═════ Task data

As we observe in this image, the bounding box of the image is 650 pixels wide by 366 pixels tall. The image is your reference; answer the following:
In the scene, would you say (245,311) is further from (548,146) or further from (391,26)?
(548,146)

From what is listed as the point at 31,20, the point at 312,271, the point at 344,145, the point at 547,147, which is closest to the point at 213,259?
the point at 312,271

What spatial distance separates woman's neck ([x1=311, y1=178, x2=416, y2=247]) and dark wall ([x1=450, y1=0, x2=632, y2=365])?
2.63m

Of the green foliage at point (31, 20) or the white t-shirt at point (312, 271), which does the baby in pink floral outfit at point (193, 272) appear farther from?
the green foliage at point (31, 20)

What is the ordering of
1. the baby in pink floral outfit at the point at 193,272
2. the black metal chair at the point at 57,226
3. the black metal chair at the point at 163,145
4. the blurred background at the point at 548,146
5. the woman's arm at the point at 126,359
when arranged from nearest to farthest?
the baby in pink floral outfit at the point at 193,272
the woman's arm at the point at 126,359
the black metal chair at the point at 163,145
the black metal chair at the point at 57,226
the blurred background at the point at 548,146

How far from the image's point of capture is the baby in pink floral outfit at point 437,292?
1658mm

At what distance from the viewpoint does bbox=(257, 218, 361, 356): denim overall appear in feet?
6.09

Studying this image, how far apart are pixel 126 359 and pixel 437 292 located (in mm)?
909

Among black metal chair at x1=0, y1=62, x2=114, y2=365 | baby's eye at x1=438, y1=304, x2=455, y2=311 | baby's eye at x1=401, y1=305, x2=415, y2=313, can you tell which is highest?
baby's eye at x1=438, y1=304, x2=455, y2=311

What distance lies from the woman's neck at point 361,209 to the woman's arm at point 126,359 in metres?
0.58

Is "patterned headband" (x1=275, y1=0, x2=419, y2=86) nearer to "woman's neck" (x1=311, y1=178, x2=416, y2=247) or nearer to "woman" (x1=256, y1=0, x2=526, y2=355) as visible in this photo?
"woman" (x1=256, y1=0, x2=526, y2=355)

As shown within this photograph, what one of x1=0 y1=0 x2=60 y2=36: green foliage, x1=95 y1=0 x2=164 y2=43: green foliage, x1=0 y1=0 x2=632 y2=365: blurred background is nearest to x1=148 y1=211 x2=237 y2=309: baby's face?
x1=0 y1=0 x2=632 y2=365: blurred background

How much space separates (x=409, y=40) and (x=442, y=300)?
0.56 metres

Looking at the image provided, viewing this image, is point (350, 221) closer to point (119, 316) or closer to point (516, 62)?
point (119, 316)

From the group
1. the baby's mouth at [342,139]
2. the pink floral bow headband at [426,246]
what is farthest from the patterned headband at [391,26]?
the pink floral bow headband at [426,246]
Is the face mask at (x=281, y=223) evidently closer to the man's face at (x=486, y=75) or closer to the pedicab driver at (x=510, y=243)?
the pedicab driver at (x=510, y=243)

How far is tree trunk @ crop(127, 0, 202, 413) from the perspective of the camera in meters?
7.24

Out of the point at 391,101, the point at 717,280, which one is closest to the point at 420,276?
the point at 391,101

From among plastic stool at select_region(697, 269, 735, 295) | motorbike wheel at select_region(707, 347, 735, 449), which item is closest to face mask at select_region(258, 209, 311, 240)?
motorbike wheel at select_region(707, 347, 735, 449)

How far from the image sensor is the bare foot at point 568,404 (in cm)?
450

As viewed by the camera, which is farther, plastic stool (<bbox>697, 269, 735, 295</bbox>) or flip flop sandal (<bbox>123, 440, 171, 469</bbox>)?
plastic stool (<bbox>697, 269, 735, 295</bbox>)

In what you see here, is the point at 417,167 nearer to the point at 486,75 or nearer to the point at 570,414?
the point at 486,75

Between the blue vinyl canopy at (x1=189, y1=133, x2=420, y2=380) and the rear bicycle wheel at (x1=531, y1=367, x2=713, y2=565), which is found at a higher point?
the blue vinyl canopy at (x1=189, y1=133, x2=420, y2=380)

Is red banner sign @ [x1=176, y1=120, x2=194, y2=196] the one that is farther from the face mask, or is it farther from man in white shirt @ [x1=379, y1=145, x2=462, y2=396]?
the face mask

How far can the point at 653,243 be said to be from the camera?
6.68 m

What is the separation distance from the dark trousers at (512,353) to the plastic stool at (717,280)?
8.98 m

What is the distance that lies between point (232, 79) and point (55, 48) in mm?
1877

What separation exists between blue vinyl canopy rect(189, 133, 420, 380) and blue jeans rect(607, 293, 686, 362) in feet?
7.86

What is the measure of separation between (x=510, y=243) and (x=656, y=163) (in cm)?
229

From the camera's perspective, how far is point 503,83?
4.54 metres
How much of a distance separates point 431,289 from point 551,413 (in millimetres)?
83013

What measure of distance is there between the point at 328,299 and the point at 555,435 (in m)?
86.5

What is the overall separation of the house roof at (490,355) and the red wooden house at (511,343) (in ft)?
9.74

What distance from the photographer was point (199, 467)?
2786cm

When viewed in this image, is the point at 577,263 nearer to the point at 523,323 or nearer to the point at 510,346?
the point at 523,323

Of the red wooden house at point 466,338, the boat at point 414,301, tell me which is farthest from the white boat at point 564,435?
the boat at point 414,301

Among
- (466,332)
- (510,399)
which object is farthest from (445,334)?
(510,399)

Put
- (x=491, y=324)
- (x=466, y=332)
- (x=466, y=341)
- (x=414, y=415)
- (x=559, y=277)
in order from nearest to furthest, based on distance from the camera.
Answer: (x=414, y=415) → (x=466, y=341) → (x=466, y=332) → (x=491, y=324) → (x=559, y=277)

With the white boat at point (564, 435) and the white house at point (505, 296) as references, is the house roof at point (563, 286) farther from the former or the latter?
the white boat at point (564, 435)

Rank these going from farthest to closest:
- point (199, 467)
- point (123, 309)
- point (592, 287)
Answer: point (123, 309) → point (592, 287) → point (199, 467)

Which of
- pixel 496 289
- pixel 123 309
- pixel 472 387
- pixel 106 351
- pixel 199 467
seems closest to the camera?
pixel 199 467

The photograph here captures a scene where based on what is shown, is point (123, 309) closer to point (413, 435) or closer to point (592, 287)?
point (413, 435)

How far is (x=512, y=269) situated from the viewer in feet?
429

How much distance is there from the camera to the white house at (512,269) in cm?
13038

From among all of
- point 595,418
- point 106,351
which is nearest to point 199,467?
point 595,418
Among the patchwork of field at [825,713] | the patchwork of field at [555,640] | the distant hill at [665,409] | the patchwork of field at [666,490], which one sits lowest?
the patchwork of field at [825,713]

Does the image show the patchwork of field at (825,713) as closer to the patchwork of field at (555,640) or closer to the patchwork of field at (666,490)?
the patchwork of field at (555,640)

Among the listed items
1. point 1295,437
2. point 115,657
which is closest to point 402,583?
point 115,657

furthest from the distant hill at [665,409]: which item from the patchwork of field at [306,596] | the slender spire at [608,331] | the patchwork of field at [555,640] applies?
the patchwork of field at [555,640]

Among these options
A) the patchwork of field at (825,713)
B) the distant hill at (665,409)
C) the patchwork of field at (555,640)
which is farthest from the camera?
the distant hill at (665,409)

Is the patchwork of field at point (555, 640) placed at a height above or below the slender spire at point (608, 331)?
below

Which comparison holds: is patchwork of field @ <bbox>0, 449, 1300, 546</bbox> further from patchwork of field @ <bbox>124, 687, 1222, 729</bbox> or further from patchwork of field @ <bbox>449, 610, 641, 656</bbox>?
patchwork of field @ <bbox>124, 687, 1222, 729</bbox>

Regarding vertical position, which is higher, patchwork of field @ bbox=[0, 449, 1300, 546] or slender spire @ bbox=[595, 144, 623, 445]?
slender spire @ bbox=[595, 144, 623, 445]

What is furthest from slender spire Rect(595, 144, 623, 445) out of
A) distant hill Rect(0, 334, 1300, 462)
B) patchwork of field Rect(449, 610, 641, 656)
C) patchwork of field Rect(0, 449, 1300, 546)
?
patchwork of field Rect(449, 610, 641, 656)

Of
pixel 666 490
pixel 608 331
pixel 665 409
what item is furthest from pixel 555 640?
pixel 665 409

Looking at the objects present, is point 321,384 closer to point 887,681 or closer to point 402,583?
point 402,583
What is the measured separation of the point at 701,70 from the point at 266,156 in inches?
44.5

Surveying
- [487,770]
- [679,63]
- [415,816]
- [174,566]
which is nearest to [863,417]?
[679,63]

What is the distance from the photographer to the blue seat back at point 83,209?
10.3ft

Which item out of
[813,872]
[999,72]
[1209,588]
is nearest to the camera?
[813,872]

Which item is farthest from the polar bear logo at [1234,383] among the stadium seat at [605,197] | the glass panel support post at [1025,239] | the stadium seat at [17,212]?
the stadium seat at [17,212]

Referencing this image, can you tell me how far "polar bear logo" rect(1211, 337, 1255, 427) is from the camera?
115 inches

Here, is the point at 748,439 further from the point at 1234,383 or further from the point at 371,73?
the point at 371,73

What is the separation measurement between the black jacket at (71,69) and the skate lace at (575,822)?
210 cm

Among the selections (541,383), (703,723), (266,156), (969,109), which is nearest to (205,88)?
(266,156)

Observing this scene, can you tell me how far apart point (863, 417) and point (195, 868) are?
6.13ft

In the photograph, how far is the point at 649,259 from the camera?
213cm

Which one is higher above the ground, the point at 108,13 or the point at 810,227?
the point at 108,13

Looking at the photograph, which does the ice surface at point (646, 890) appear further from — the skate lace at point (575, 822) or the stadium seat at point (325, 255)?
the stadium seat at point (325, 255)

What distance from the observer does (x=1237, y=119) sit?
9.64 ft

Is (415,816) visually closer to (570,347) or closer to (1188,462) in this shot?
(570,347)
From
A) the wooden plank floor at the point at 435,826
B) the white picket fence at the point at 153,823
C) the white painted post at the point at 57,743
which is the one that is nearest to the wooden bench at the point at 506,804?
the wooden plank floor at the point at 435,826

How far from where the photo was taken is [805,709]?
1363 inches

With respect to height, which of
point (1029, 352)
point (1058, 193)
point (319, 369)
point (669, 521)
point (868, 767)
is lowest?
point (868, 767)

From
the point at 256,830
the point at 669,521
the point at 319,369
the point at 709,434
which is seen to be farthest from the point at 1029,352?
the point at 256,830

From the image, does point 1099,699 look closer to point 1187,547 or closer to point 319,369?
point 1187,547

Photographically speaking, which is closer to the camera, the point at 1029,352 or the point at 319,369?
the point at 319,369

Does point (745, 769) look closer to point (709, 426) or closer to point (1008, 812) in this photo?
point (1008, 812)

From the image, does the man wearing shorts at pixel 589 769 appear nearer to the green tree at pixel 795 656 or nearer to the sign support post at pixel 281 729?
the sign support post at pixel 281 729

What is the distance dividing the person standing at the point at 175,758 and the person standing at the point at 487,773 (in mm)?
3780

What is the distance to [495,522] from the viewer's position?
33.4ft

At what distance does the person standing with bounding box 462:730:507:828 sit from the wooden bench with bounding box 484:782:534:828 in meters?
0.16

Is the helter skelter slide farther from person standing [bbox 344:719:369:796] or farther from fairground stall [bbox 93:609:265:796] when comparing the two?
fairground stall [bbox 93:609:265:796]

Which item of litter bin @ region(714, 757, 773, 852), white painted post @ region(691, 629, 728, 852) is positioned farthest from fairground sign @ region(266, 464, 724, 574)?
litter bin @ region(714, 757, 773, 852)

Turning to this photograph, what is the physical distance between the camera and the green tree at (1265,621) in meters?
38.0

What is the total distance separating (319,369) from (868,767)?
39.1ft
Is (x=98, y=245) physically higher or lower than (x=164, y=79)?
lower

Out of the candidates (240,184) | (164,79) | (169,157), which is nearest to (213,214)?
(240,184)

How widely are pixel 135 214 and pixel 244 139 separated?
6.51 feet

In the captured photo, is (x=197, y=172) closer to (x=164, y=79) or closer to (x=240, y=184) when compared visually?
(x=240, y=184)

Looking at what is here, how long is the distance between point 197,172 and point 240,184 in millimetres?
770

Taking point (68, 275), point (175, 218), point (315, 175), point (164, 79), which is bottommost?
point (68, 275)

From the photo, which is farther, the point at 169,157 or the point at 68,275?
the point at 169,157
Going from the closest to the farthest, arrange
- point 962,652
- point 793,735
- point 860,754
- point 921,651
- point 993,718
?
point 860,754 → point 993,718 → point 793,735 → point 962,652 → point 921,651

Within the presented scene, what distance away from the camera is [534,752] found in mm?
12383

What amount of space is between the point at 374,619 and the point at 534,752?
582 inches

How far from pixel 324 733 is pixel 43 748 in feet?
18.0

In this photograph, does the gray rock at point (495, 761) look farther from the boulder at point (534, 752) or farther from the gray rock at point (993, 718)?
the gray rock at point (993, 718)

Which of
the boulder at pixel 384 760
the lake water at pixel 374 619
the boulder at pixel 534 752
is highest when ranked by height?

══════════

§ **Task details**
Put the stretch from the line containing "How far from pixel" through the final line into a Markdown table with the columns Row and Line, numbering each row and omitting blank lines.

§ **Finished answer**
| Row | Line |
|---|---|
| 1 | How far from pixel 324 733 is pixel 43 748 in feet? |
| 2 | 18.0 |
| 3 | In this photograph, does the gray rock at point (495, 761) look farther from the boulder at point (534, 752) or farther from the gray rock at point (993, 718)? |
| 4 | the gray rock at point (993, 718) |
| 5 | Which of |
| 6 | the boulder at pixel 384 760 |
| 7 | the lake water at pixel 374 619 |
| 8 | the boulder at pixel 534 752 |
| 9 | is highest when ranked by height? |